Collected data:

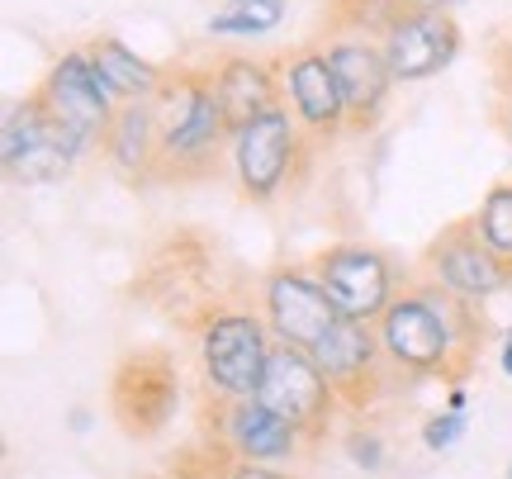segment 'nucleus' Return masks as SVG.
Listing matches in <instances>:
<instances>
[{"label": "nucleus", "instance_id": "obj_1", "mask_svg": "<svg viewBox=\"0 0 512 479\" xmlns=\"http://www.w3.org/2000/svg\"><path fill=\"white\" fill-rule=\"evenodd\" d=\"M479 304L441 290L437 280L399 290L380 314L384 361L408 375H465L479 351Z\"/></svg>", "mask_w": 512, "mask_h": 479}, {"label": "nucleus", "instance_id": "obj_2", "mask_svg": "<svg viewBox=\"0 0 512 479\" xmlns=\"http://www.w3.org/2000/svg\"><path fill=\"white\" fill-rule=\"evenodd\" d=\"M152 105H157V129H162L152 181H200L209 171H219V152L223 143H233V129L214 95V76L190 72V67L166 72Z\"/></svg>", "mask_w": 512, "mask_h": 479}, {"label": "nucleus", "instance_id": "obj_3", "mask_svg": "<svg viewBox=\"0 0 512 479\" xmlns=\"http://www.w3.org/2000/svg\"><path fill=\"white\" fill-rule=\"evenodd\" d=\"M275 337L261 314L219 309L200 323V366L204 385L219 399H256Z\"/></svg>", "mask_w": 512, "mask_h": 479}, {"label": "nucleus", "instance_id": "obj_4", "mask_svg": "<svg viewBox=\"0 0 512 479\" xmlns=\"http://www.w3.org/2000/svg\"><path fill=\"white\" fill-rule=\"evenodd\" d=\"M176 404H181V375H176V361L162 347H138L114 366L110 413L114 423L124 427V437L152 442L176 418Z\"/></svg>", "mask_w": 512, "mask_h": 479}, {"label": "nucleus", "instance_id": "obj_5", "mask_svg": "<svg viewBox=\"0 0 512 479\" xmlns=\"http://www.w3.org/2000/svg\"><path fill=\"white\" fill-rule=\"evenodd\" d=\"M256 399L271 408V413H280L290 427H299L304 442H323L332 432L337 408H342L337 389L328 385V375L318 370V361H313L309 351L285 347V342L271 347V361H266Z\"/></svg>", "mask_w": 512, "mask_h": 479}, {"label": "nucleus", "instance_id": "obj_6", "mask_svg": "<svg viewBox=\"0 0 512 479\" xmlns=\"http://www.w3.org/2000/svg\"><path fill=\"white\" fill-rule=\"evenodd\" d=\"M38 100H43V110L53 114L57 129L81 148V157L91 148H105V133H110L119 105L110 100L105 81L95 76L86 48H72V53L57 57L48 76L38 81Z\"/></svg>", "mask_w": 512, "mask_h": 479}, {"label": "nucleus", "instance_id": "obj_7", "mask_svg": "<svg viewBox=\"0 0 512 479\" xmlns=\"http://www.w3.org/2000/svg\"><path fill=\"white\" fill-rule=\"evenodd\" d=\"M299 119L285 105H271L266 114H256L252 124H242L233 133V166H238V185L242 195L256 204L275 200L294 176V162H299Z\"/></svg>", "mask_w": 512, "mask_h": 479}, {"label": "nucleus", "instance_id": "obj_8", "mask_svg": "<svg viewBox=\"0 0 512 479\" xmlns=\"http://www.w3.org/2000/svg\"><path fill=\"white\" fill-rule=\"evenodd\" d=\"M422 261H427V271H432V280H437L441 290L470 299V304H484L489 295L512 285V261L498 257L494 247L484 242L475 219L446 223L437 238L427 242Z\"/></svg>", "mask_w": 512, "mask_h": 479}, {"label": "nucleus", "instance_id": "obj_9", "mask_svg": "<svg viewBox=\"0 0 512 479\" xmlns=\"http://www.w3.org/2000/svg\"><path fill=\"white\" fill-rule=\"evenodd\" d=\"M313 276L337 304V314L356 323H380V314L394 304V266L384 252L361 242H337L328 252H318Z\"/></svg>", "mask_w": 512, "mask_h": 479}, {"label": "nucleus", "instance_id": "obj_10", "mask_svg": "<svg viewBox=\"0 0 512 479\" xmlns=\"http://www.w3.org/2000/svg\"><path fill=\"white\" fill-rule=\"evenodd\" d=\"M0 148H5V171L24 185H48V181H62L72 162L81 157L67 133L53 124V114L43 110V100L34 95H24L15 110L5 114V138H0Z\"/></svg>", "mask_w": 512, "mask_h": 479}, {"label": "nucleus", "instance_id": "obj_11", "mask_svg": "<svg viewBox=\"0 0 512 479\" xmlns=\"http://www.w3.org/2000/svg\"><path fill=\"white\" fill-rule=\"evenodd\" d=\"M261 318H266L275 342L313 351L342 314L328 299V290L318 285V276L294 271V266H275L266 276V285H261Z\"/></svg>", "mask_w": 512, "mask_h": 479}, {"label": "nucleus", "instance_id": "obj_12", "mask_svg": "<svg viewBox=\"0 0 512 479\" xmlns=\"http://www.w3.org/2000/svg\"><path fill=\"white\" fill-rule=\"evenodd\" d=\"M214 418V446H219L228 461H247V465H280L299 456V427H290L280 413L261 404V399H219L209 408Z\"/></svg>", "mask_w": 512, "mask_h": 479}, {"label": "nucleus", "instance_id": "obj_13", "mask_svg": "<svg viewBox=\"0 0 512 479\" xmlns=\"http://www.w3.org/2000/svg\"><path fill=\"white\" fill-rule=\"evenodd\" d=\"M318 370L328 375V385L337 389L342 408L366 413V404L380 394V366H384V347L375 323H356V318H337L328 328V337L309 351Z\"/></svg>", "mask_w": 512, "mask_h": 479}, {"label": "nucleus", "instance_id": "obj_14", "mask_svg": "<svg viewBox=\"0 0 512 479\" xmlns=\"http://www.w3.org/2000/svg\"><path fill=\"white\" fill-rule=\"evenodd\" d=\"M384 62L394 81H427L441 67H451L460 53V29L446 10H403L384 29Z\"/></svg>", "mask_w": 512, "mask_h": 479}, {"label": "nucleus", "instance_id": "obj_15", "mask_svg": "<svg viewBox=\"0 0 512 479\" xmlns=\"http://www.w3.org/2000/svg\"><path fill=\"white\" fill-rule=\"evenodd\" d=\"M328 62L337 72V91L347 105V129H375L394 86V72L384 62V48H375L370 38H337L328 43Z\"/></svg>", "mask_w": 512, "mask_h": 479}, {"label": "nucleus", "instance_id": "obj_16", "mask_svg": "<svg viewBox=\"0 0 512 479\" xmlns=\"http://www.w3.org/2000/svg\"><path fill=\"white\" fill-rule=\"evenodd\" d=\"M280 67H285L280 86L290 95L299 129L318 133V138H332L337 129H347V105H342V91H337V72L328 62V48H299Z\"/></svg>", "mask_w": 512, "mask_h": 479}, {"label": "nucleus", "instance_id": "obj_17", "mask_svg": "<svg viewBox=\"0 0 512 479\" xmlns=\"http://www.w3.org/2000/svg\"><path fill=\"white\" fill-rule=\"evenodd\" d=\"M214 95H219L223 114H228V129L238 133L242 124H252L256 114H266L271 105H280V81H275L271 62L261 57H247V53H233V57H219L214 67Z\"/></svg>", "mask_w": 512, "mask_h": 479}, {"label": "nucleus", "instance_id": "obj_18", "mask_svg": "<svg viewBox=\"0 0 512 479\" xmlns=\"http://www.w3.org/2000/svg\"><path fill=\"white\" fill-rule=\"evenodd\" d=\"M157 152H162V129H157V105L152 100H128L114 110V124L105 133V157L119 176L152 181L157 176Z\"/></svg>", "mask_w": 512, "mask_h": 479}, {"label": "nucleus", "instance_id": "obj_19", "mask_svg": "<svg viewBox=\"0 0 512 479\" xmlns=\"http://www.w3.org/2000/svg\"><path fill=\"white\" fill-rule=\"evenodd\" d=\"M86 57H91L95 76L105 81V91H110L114 105H128V100H152V95L162 91V76L147 57H138L128 43L119 38H95L86 43Z\"/></svg>", "mask_w": 512, "mask_h": 479}, {"label": "nucleus", "instance_id": "obj_20", "mask_svg": "<svg viewBox=\"0 0 512 479\" xmlns=\"http://www.w3.org/2000/svg\"><path fill=\"white\" fill-rule=\"evenodd\" d=\"M285 19V0H228L223 10L209 15V34L219 38H256L280 29Z\"/></svg>", "mask_w": 512, "mask_h": 479}, {"label": "nucleus", "instance_id": "obj_21", "mask_svg": "<svg viewBox=\"0 0 512 479\" xmlns=\"http://www.w3.org/2000/svg\"><path fill=\"white\" fill-rule=\"evenodd\" d=\"M479 233H484V242L494 247L498 257H508L512 261V181L494 185L489 195H484V204H479Z\"/></svg>", "mask_w": 512, "mask_h": 479}, {"label": "nucleus", "instance_id": "obj_22", "mask_svg": "<svg viewBox=\"0 0 512 479\" xmlns=\"http://www.w3.org/2000/svg\"><path fill=\"white\" fill-rule=\"evenodd\" d=\"M460 432H465V413H432L427 423H422V446L427 451H446L451 442H460Z\"/></svg>", "mask_w": 512, "mask_h": 479}, {"label": "nucleus", "instance_id": "obj_23", "mask_svg": "<svg viewBox=\"0 0 512 479\" xmlns=\"http://www.w3.org/2000/svg\"><path fill=\"white\" fill-rule=\"evenodd\" d=\"M347 451L361 470H380L384 465V437L375 432V427H356V432L347 437Z\"/></svg>", "mask_w": 512, "mask_h": 479}, {"label": "nucleus", "instance_id": "obj_24", "mask_svg": "<svg viewBox=\"0 0 512 479\" xmlns=\"http://www.w3.org/2000/svg\"><path fill=\"white\" fill-rule=\"evenodd\" d=\"M223 479H294L275 465H247V461H228L223 465Z\"/></svg>", "mask_w": 512, "mask_h": 479}, {"label": "nucleus", "instance_id": "obj_25", "mask_svg": "<svg viewBox=\"0 0 512 479\" xmlns=\"http://www.w3.org/2000/svg\"><path fill=\"white\" fill-rule=\"evenodd\" d=\"M498 366H503V375H512V332L503 337V347H498Z\"/></svg>", "mask_w": 512, "mask_h": 479}, {"label": "nucleus", "instance_id": "obj_26", "mask_svg": "<svg viewBox=\"0 0 512 479\" xmlns=\"http://www.w3.org/2000/svg\"><path fill=\"white\" fill-rule=\"evenodd\" d=\"M413 10H451V5H460V0H408Z\"/></svg>", "mask_w": 512, "mask_h": 479}, {"label": "nucleus", "instance_id": "obj_27", "mask_svg": "<svg viewBox=\"0 0 512 479\" xmlns=\"http://www.w3.org/2000/svg\"><path fill=\"white\" fill-rule=\"evenodd\" d=\"M446 408H451V413H465V389H451V394H446Z\"/></svg>", "mask_w": 512, "mask_h": 479}, {"label": "nucleus", "instance_id": "obj_28", "mask_svg": "<svg viewBox=\"0 0 512 479\" xmlns=\"http://www.w3.org/2000/svg\"><path fill=\"white\" fill-rule=\"evenodd\" d=\"M503 129H508V138H512V100L503 105Z\"/></svg>", "mask_w": 512, "mask_h": 479}, {"label": "nucleus", "instance_id": "obj_29", "mask_svg": "<svg viewBox=\"0 0 512 479\" xmlns=\"http://www.w3.org/2000/svg\"><path fill=\"white\" fill-rule=\"evenodd\" d=\"M508 479H512V470H508Z\"/></svg>", "mask_w": 512, "mask_h": 479}, {"label": "nucleus", "instance_id": "obj_30", "mask_svg": "<svg viewBox=\"0 0 512 479\" xmlns=\"http://www.w3.org/2000/svg\"><path fill=\"white\" fill-rule=\"evenodd\" d=\"M171 479H176V475H171Z\"/></svg>", "mask_w": 512, "mask_h": 479}]
</instances>
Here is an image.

**What this task involves**
Which lines of the rows above contain the string "instances", matching case exactly? Copy each of those lines.

**Problem solution**
Listing matches in <instances>:
<instances>
</instances>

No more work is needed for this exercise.